#### [Action item]
Repeat exactly, and only, the lines below starting at the line that contains "4 File Systems" and ending at the line that contains "My Dog and I", inclusive of both.

#### [Recorded information]
________

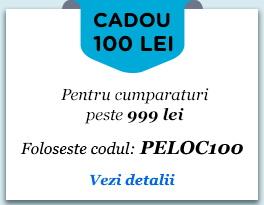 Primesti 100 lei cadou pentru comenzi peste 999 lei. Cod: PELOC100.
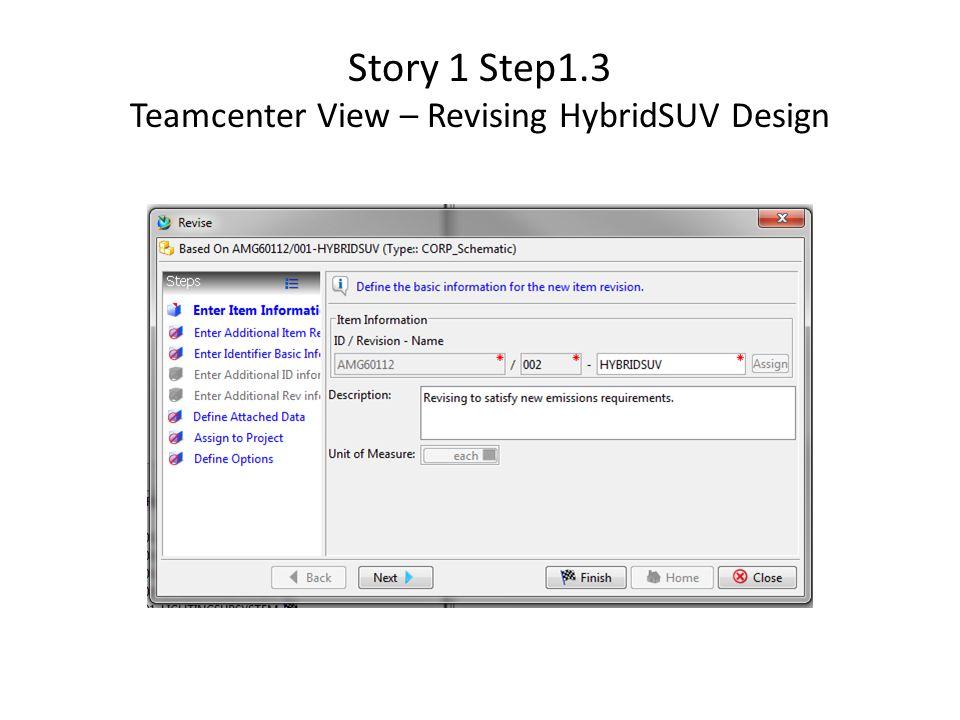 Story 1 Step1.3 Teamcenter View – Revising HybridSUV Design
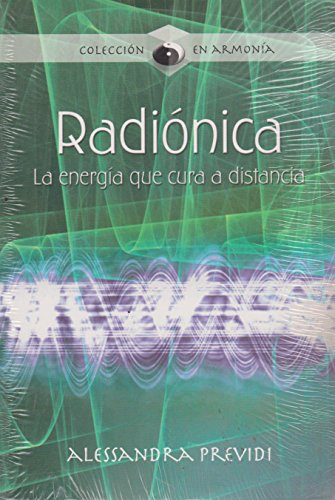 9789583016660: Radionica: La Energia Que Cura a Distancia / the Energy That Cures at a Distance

________

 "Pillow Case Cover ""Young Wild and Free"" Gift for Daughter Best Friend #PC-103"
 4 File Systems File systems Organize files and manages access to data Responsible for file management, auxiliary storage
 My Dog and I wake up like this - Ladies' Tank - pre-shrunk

________

#### [Result]
 4 File Systems File systems Organize files and manages access to data Responsible for file management, auxiliary storage
 My Dog and I wake up like this - Ladies' Tank - pre-shrunk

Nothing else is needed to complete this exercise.